O que me levou ao filme inicialmente foi Almodóvar, sim, gosto do diretor e suas cores. A segunda questão foi a pergunta: se você pudesse escolher não sofrer na morte, seria uma opção? Essa é uma das temáticas levantadas no longa. No entanto, tenho lido sobre ser um “tema difícil”, referindo-se a forma como Almodóvar trata o direito de eleger como morrer. Bem, depende do ponto de vista. Como falar de morte e direito à morte humanizada em uma sociedade ocidentalizada? Quero dizer, uma sociedade que assumiu a cultura de uma hegemonia branca e suas afetações sobre viver e morrer. O ponto vista para o mundo e humanidade tem uma lógica de padronização, como se só existisse uma forma de enxergar o mundo, e ela é branca e heteronormativa .

 Quando pensamos nas culturas afro centradas ou indígenas há outros sentidos entre vida e morte, já que a linearidade da vida segundo filosofia africana, por exemplo, não pensa em finitude, mas a vida como ciclo de começo, meio e começo. Não se trata de qual melhor ponto de vista, mas apenas de formas de enxergar distintas. Então tudo depende de um referencial.

E o ponto referencial de “mirada” é de um olhar branco, não de cor da pele apenas, mas eurocentrado, ou seja com todos os privilégios que alguém pode ter quando se trata de bem estar. Então não basta viver uma vida digna, mas também escolher não esperar a morte, ainda que utilizando de produtos ilegais (falo já sobre isso), em uma casa (mansão) maravilhosa em um lugar lindo. Esse é outro ponto importante para se ter em mente.

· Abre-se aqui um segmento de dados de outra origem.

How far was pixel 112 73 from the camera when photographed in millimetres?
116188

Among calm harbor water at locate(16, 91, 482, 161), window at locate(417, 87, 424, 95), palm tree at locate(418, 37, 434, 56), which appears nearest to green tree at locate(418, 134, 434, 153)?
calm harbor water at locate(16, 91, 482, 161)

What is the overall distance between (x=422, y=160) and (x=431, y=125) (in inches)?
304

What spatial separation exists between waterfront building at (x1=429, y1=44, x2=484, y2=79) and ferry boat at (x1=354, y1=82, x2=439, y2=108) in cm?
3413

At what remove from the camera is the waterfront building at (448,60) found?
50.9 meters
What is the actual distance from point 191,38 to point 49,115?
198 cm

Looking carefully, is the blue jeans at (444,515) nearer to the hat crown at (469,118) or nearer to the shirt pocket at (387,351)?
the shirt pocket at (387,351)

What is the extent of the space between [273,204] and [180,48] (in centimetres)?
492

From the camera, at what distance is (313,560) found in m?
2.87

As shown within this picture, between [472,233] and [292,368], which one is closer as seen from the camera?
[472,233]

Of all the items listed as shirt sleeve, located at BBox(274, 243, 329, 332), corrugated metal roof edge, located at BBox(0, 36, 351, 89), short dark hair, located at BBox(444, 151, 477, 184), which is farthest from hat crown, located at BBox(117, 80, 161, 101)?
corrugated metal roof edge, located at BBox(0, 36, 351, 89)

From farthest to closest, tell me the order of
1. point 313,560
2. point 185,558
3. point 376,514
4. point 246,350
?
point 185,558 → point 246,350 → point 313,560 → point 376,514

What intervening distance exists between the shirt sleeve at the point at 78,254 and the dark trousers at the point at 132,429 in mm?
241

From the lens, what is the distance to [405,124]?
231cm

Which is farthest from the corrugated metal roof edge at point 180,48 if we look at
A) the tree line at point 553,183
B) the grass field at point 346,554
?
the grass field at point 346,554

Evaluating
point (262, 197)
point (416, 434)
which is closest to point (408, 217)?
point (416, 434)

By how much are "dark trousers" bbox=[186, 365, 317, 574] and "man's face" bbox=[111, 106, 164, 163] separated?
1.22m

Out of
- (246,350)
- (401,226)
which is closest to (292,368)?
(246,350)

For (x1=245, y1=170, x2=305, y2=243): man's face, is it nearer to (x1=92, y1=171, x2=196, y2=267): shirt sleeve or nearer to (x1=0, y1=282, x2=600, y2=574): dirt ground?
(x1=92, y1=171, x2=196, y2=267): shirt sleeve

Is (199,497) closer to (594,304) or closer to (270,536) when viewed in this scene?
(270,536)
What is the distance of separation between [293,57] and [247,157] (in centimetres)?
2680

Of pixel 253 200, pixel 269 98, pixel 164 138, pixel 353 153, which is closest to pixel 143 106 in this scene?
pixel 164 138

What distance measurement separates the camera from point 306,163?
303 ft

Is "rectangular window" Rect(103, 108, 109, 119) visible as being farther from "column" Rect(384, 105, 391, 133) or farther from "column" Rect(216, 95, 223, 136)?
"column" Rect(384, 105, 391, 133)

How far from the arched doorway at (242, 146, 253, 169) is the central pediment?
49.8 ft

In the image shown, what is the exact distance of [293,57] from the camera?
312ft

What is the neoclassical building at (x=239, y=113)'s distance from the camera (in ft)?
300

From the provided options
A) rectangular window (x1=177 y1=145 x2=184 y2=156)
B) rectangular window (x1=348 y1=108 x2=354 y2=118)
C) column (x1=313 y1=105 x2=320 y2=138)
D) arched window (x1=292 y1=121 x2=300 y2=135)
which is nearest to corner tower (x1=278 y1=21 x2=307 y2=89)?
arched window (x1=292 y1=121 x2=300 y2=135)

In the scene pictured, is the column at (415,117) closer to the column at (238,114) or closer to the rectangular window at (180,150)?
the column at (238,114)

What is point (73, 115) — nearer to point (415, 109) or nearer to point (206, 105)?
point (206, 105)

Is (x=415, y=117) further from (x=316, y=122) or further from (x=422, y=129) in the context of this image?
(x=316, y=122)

Mas além dessas questões considero sim audacioso o plano do diretor colocar em questão sobre o direito à morte humanizada (pensando aqui a eutanásia) tendo em vista que o faz justamente no âmbito da branquitude. Além disso, também flerta em certos momentos com uma discussão sobre proteção ambiental, ou salvar o mundo, um mundo que possamos viver e colocar em outro lado os que querem morrer. Aqui, acredito ser dois lados de uma mesma moeda, sobre defesa da vida, pois quando se levanta essa bandeira pensamos em dignidade, bem estar e cuidado com o próximo e consigo, o que não difere da temática da eutanásia.

Nessa miscelânea temática Almodóvar fez sua crítica pontual aos defensores da vida, que aqui entendemos que é totalmente diferente de quando falamos sobre defesa ao meio ambiente e da dignidade da pessoa humana. Estamos falando sobre a imposição de uma normativa cristã do que se entende por defesa da vida. Novamente entra aqui aquilo que pontuei lá em cima, tudo é uma questão de ponto de vista. E esse segue uma lógica muito mais de controle sobre as vidas e os corpos. Para retratar essa discussão o diretor utiliza-se de um representante do estado, que taxativamente aponta como crime tirar a própria vida, assim como aqueles estados que apontam ser crime decidir não continuar uma gestação.

O filme nos remete a uma reflexão sobre vida e morte sem julgamentos, a pensar no que é justo tendo em vista condições tão subjetivas. Portanto, não se trata sobre certo ou errado, bom ou ruim, mas novamente sobre perspectivas. E para além disso, para mim ao menos, me levou a pensar: que formas de viver ou morrer poderiam ser possibilitadas para as pessoas?

 

E você, o que acha?

 

Ah e sobre o filme, gostei médio, mas valeu a pena para ver as cores de Almodóvar.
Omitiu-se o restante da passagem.